🤖 AI Summary
This paper addresses the lack of natural language interfaces and benchmark datasets in trajectory visualization systems by proposing Text-to-TrajVis—a novel task that enables end-to-end generation of executable trajectory data visualization code from natural language queries. Methodologically, we introduce Trajectory Visualization Language (TVL), the first domain-specific language for trajectory visualization; construct TrajVL, the first large-scale benchmark dataset comprising 18,140 question-answer pairs; and establish a human–LLM collaborative paradigm for data synthesis and annotation. Our contributions are threefold: (1) formal definition and empirical validation of the task’s feasibility and inherent challenges; (2) open-sourcing of both the TrajVL dataset and the TVL specification; and (3) development of a systematic, multi-model evaluation framework that reveals current LLMs’ limitations in generating structured visualization code.
📝 Abstract
This paper introduces the Text-to-TrajVis task, which aims to transform natural language questions into trajectory data visualizations, facilitating the development of natural language interfaces for trajectory visualization systems. As this is a novel task, there is currently no relevant dataset available in the community.
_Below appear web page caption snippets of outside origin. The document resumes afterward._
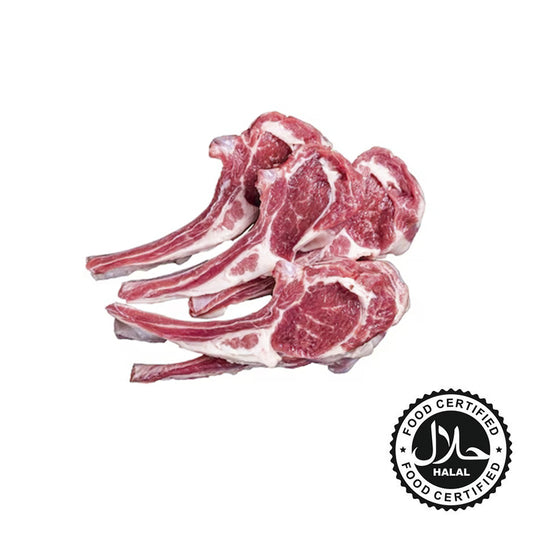 Costolette di Agnello Halal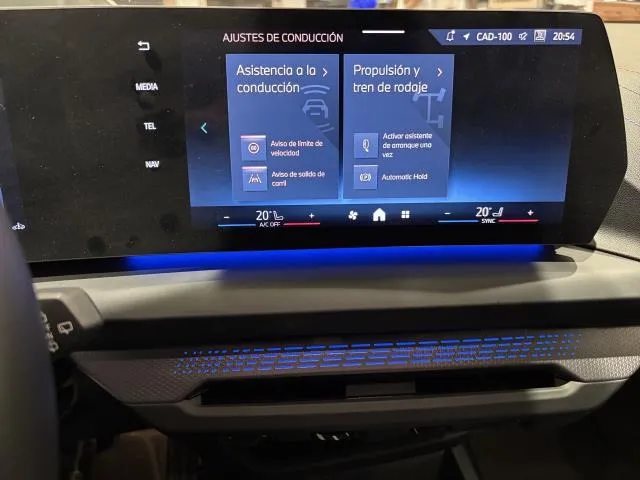 BMW Serie 1 120d 120 kW (163 CV) de segunda mano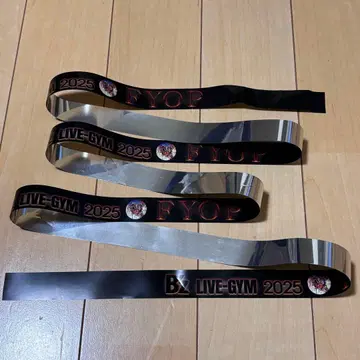 B'z 은색 테이프 FYOP 2025 오사카 교세라 돔 2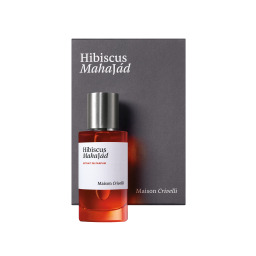 عطر ميزون كريفيللي هيبيسكوس مهاجاد إكستريت دي بارفام لكلا الجنسين 100 مل Maison Crivelli Hibiscus Mahajad Extrait de Parfum Unisex Perfume 100ml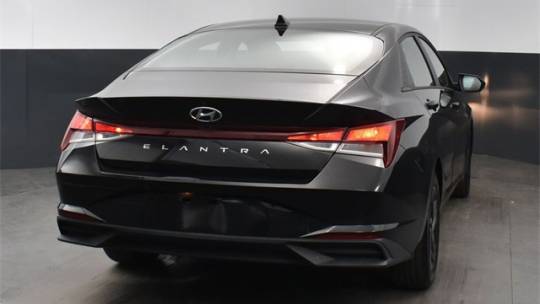 2021 Hyundai Elantra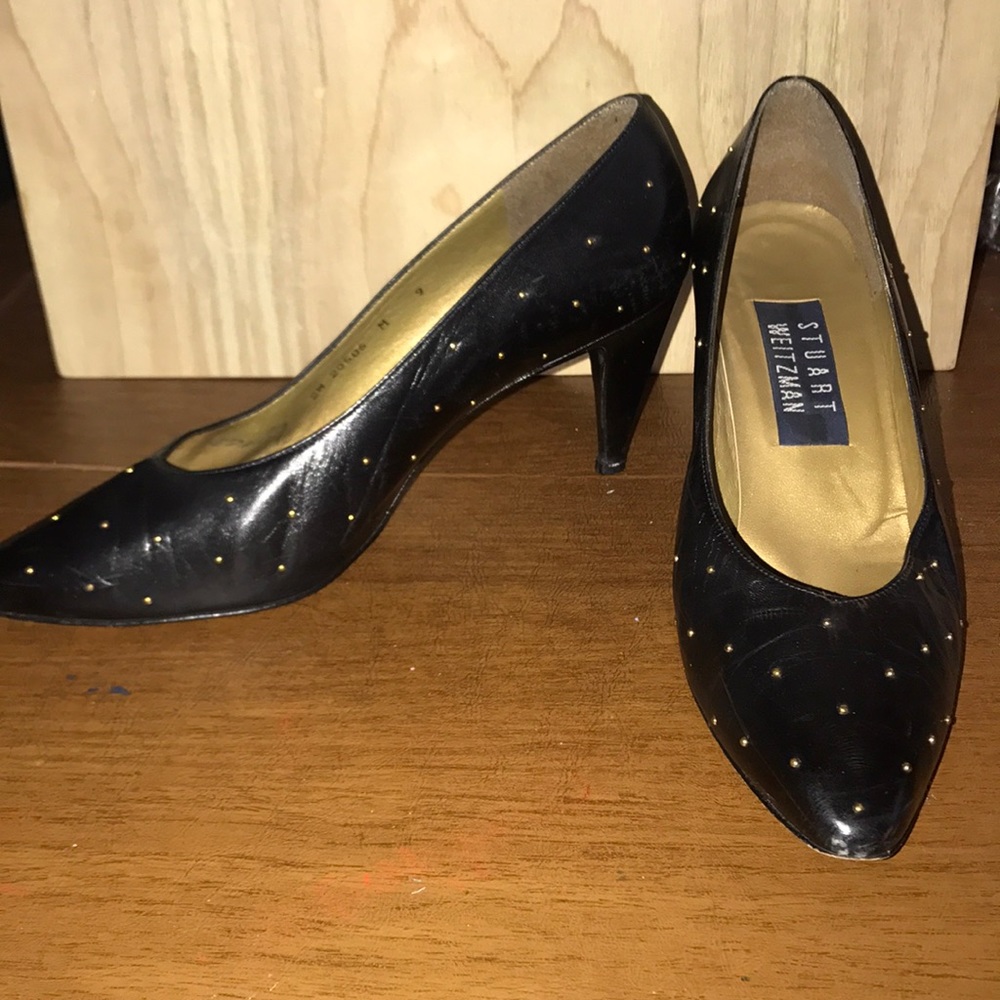 STUART WEITZMAN 🖤black pumps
To address this gap, we first devised a new visualization language called Trajectory Visualization Language (TVL) to facilitate querying trajectory data and generating visualizations. Building on this foundation, we further proposed a dataset construction method that integrates Large Language Models (LLMs) with human efforts to create high-quality data. Specifically, we first generate TVLs using a comprehensive and systematic process, and then label each TVL with corresponding natural language questions using LLMs. This process results in the creation of the first large-scale Text-to-TrajVis dataset, named TrajVL, which contains 18,140 (question, TVL) pairs. Based on this dataset, we systematically evaluated the performance of multiple LLMs (GPT, Qwen, Llama, etc.) on this task. The experimental results demonstrate that this task is both feasible and highly challenging and merits further exploration within the research community.